Christine Minhee and Steve Calandrillo, The Cure for America's Opioid Crisis? End the War on Drugs, 42 Harv. J. L. & Pub. Pol'y 547 (2019), https://digitalcommons.law.uw.edu/faculty-articles/510
The Cure for America's Opioid Crisis? End the War on Drugs
Harvard Journal of Law and Public Policy
The War on Drugs. What began as a battle waged on morals has created multiple public health crises, and no recent phenomenon illustrates this in more macabre detail than America’s opioid disaster. 2017 alone amassed a higher death toll than the totality of American military casualties in the Vietnam, Iraq, and Afghanistan wars combined. With this wave of mortalities came a crash of parens patriae lawsuits filed by states, counties, and cities on the theory that jurisdictions are entitled to recompense for the costs of addiction ostensibly created by Big Pharma.
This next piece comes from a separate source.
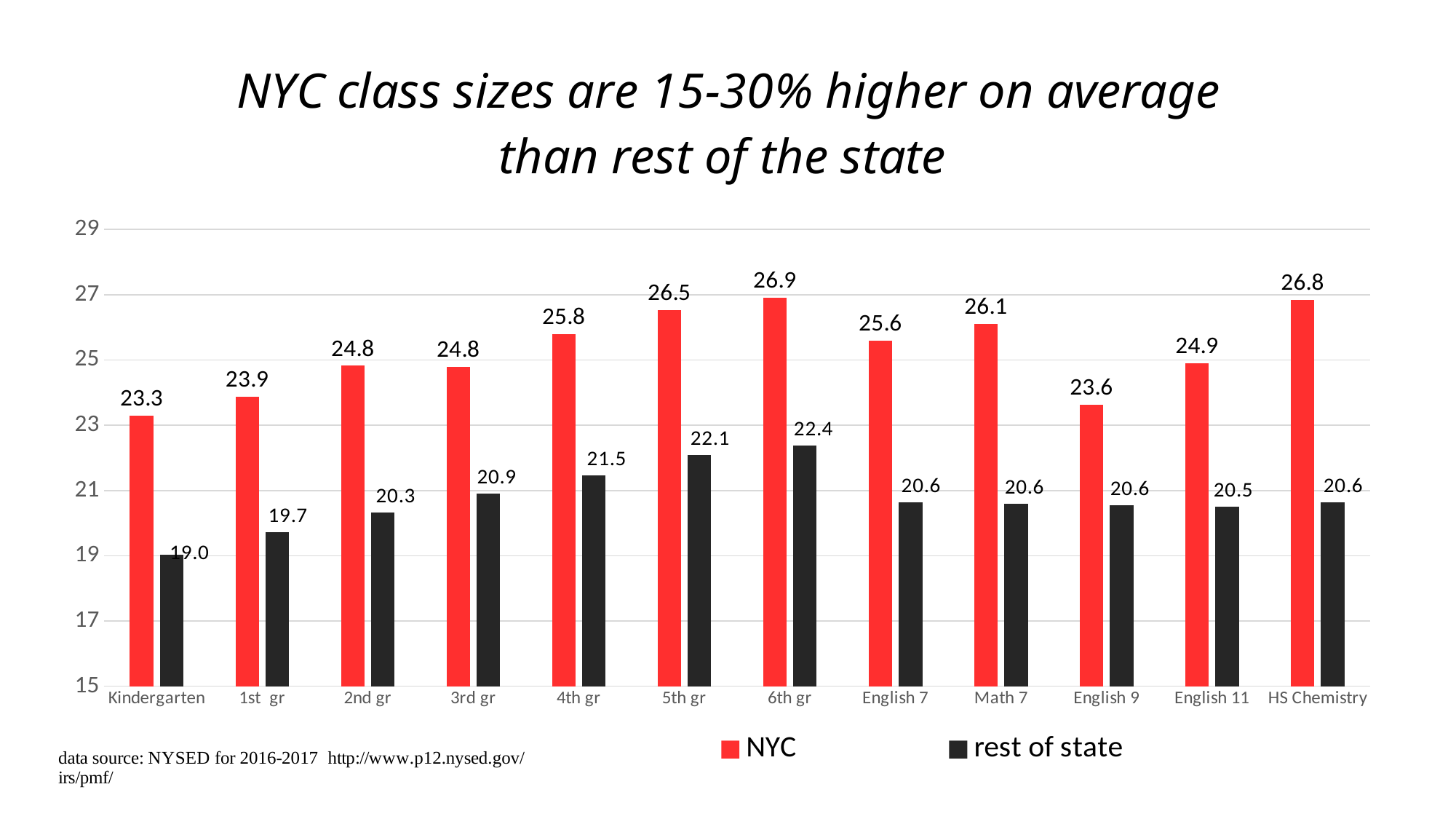
What is the rest of state class size for 3rd gr? 20.9 What is the difference between the NYC and rest of state class sizes for 4th gr? 4.3 How many categories are shown on the x axis? 12 How many series does the legend list? 2 What kind of chart is shown on the slide? bar chart What is the NYC class size for 6th gr? 26.9 What is the rest of state class size for Kindergarten? 19.0 Which category has the lowest rest of state class size? Kindergarten What is the NYC class size for English 9? 23.6 What colour are the NYC bars? red Which category has the highest NYC class size? 6th gr Which is larger, the NYC class size for 5th gr or for HS Chemistry? HS Chemistry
To those attuned to the failures of the Iron Law of Prohibition, this litigious blame game functions merely as a Band-Aid over a deeply infected wound. This Article synthesizes empirical economic impact data to paint a clearer picture of the role that drug prohibition has played in the devastation of American communities, exposes parens patriae litigation as a misguided attempt at retribution rather than deterrence, and calls for the legal and political decriminalization of opiates. We reveal that America’s fear of decriminalization has at its root the “chemical hook” fallacy—a holdover from Reagan-era drug policy that has been debunked by far less wealthy countries like Switzerland and Portugal, whose economies have already benefited from discarding the War on Drugs as an irrational and expensive approach to public health. We argue that the legal and political acceptance of addiction as a public health issue—not the view that addiction is a moral failure to scourge—is the only rational, fiscally responsible option left to a country that badly needs both a prophylactic against future waves of heavy opioid casualties and restored faith in its own criminal justice system.